Q. You let the subject rest for a few years, didn’t you?
A.

Q. The fact that the mummies in the Tarim Basin had these Western features caused a bit of consternation, didn’t it?
A.
I’d always said that China didn’t grow up in isolation. Chinese civilization must have been in intimate contact with other civilizations. People have the idea that China is off there in the East and it’s behind a Great Wall. The Chinese themselves believe that and the Westerners believe that, they say, ‘How could there be any connection with the West when it’s so far away and people didn’t have good transportation?’ I think all cultures are related and that we’ve been having exchanges from the very beginning. People used to say, ‘Well, all these cultures are independently derived. They create themselves.’ I was a strong opponent of that. From my study of ancient Chinese history and ancient Chinese civilization, I could see there were aspects that were similar to Western civilization.
Everybody used to say, ‘Where’s the smoking gun? There’s just a big hole in the middle of central Asia.’ So when the mummies were discovered, I felt so vindicated.
When I first saw them, I was so stunned by their incredible state of preservation that I almost didn’t believe it. But after working with the mummies for 10 years, and studying archaeology and technology, I said, ‘It all makes sense and it all fits together.’
It even gets into the history of languages, because there are some words in Chinese, like ‘honey’ and ‘lion,’ that are Indo-European words. They entered Chinese at least 2,200 years ago. Since these mummies are almost certainly Indo-European you think, ‘OK, they were bringing their words with them.’ But then we have to study very carefully which Indo-European languages. It turns out, there’s a language we didn’t even know about at all until the early 20th century called Tocharian. ... We have evidence that the Chinese probably got their words for ‘lion’ and ‘honey’ and some other words from the Tocharians. Who was living out there then? The mummies? We have their bodies, we have words, then you try to match words and bodies. Then we try to bring together words, bodies and textiles or tomb types or ceramics. You bring all sorts of things to see how they fit together in a big puzzle.

Q. The mummies and all the findings seem like it could really shake things up in Silk Road scholarship.
A.
It has, but I think people haven’t actually come to grips with how much it has. I mean, they’re still in shock. The mummies themselves are shocking because you can’t believe how well-preserved they are. The most gratifying thing of all is when great scholars start to go out there and lead their own research projects, following up on these discoveries.

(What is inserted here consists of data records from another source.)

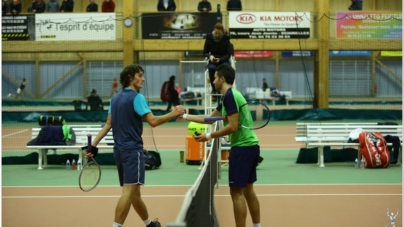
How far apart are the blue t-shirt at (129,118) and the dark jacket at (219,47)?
18.7 feet

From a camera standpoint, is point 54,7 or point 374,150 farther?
point 54,7

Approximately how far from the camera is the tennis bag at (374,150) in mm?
13344

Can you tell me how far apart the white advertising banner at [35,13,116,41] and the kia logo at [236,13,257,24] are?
4.20 m

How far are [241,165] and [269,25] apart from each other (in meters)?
17.4

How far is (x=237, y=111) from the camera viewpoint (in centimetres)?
681

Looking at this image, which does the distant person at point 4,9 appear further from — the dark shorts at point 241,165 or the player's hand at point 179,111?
the dark shorts at point 241,165

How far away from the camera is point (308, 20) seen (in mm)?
23953

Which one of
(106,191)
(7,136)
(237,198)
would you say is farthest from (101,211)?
(7,136)

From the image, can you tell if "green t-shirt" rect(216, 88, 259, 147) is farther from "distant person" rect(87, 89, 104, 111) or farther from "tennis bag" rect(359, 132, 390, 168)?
"distant person" rect(87, 89, 104, 111)

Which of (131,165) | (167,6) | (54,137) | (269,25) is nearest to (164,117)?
(131,165)

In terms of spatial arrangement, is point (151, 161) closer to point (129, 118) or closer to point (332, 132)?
point (332, 132)

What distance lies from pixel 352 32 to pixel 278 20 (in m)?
2.58

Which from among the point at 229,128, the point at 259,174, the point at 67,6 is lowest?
the point at 259,174

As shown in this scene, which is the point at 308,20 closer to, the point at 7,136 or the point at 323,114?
the point at 323,114
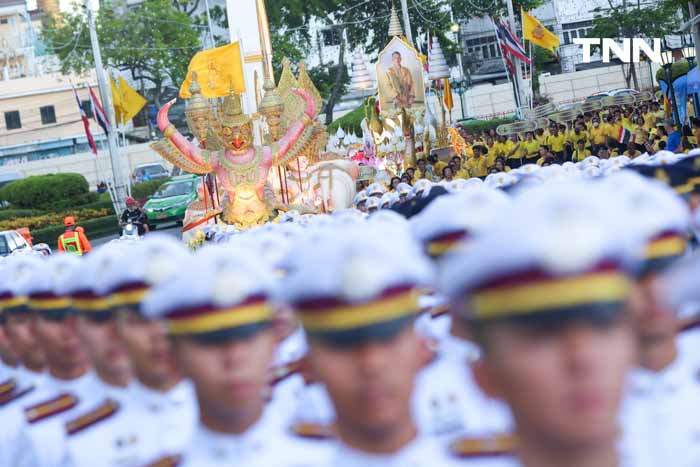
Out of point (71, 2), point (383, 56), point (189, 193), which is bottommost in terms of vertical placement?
point (189, 193)

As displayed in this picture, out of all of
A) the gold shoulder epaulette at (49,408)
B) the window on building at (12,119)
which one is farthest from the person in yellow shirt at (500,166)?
the window on building at (12,119)

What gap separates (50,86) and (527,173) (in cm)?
5508

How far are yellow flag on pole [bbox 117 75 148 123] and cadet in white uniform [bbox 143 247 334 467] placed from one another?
92.1 feet

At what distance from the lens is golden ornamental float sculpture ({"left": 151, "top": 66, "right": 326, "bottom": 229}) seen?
17594 mm

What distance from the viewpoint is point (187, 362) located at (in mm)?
3477

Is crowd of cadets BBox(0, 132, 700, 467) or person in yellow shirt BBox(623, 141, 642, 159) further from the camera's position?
person in yellow shirt BBox(623, 141, 642, 159)

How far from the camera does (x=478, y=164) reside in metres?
21.5

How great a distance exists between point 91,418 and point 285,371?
75 centimetres

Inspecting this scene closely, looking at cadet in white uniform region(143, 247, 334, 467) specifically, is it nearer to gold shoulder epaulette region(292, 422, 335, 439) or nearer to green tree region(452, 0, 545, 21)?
gold shoulder epaulette region(292, 422, 335, 439)

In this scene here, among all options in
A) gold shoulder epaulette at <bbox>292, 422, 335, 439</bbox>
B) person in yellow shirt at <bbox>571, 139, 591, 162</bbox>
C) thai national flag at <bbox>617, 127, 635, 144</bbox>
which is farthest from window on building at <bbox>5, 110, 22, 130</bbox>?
gold shoulder epaulette at <bbox>292, 422, 335, 439</bbox>

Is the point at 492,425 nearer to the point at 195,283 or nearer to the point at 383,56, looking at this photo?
the point at 195,283

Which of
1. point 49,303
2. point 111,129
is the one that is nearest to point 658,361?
point 49,303

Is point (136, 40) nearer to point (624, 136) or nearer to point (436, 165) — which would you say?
point (436, 165)

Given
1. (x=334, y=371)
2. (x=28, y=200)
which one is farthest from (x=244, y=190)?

Q. What do you hope the general public takes away from these findings?
A.
I want people to feel a sense of commonality with those people of the past and to realize that the people of the past are people just like us—they have the same kind of desires and worries. They have symbolism, they care about their appearance—there are combs, there is mascara, [there are] mirrors. You can learn from this where we got trousers, because these people were among the first people who were wearing trousers.
What I want people to take away from this is that our culture has its roots in the past. The word for ‘silk’ in English came across this path very early from China, so we have this very old Chinese word in English, and the Chinese have a very old Western word in Chinese. I’d like people to learn about the past, but not think of the past as something distant and cut off. There’s a continuity up to the present and those people are all part of the big human family and our lives have been impacted by them. All cultures are connected.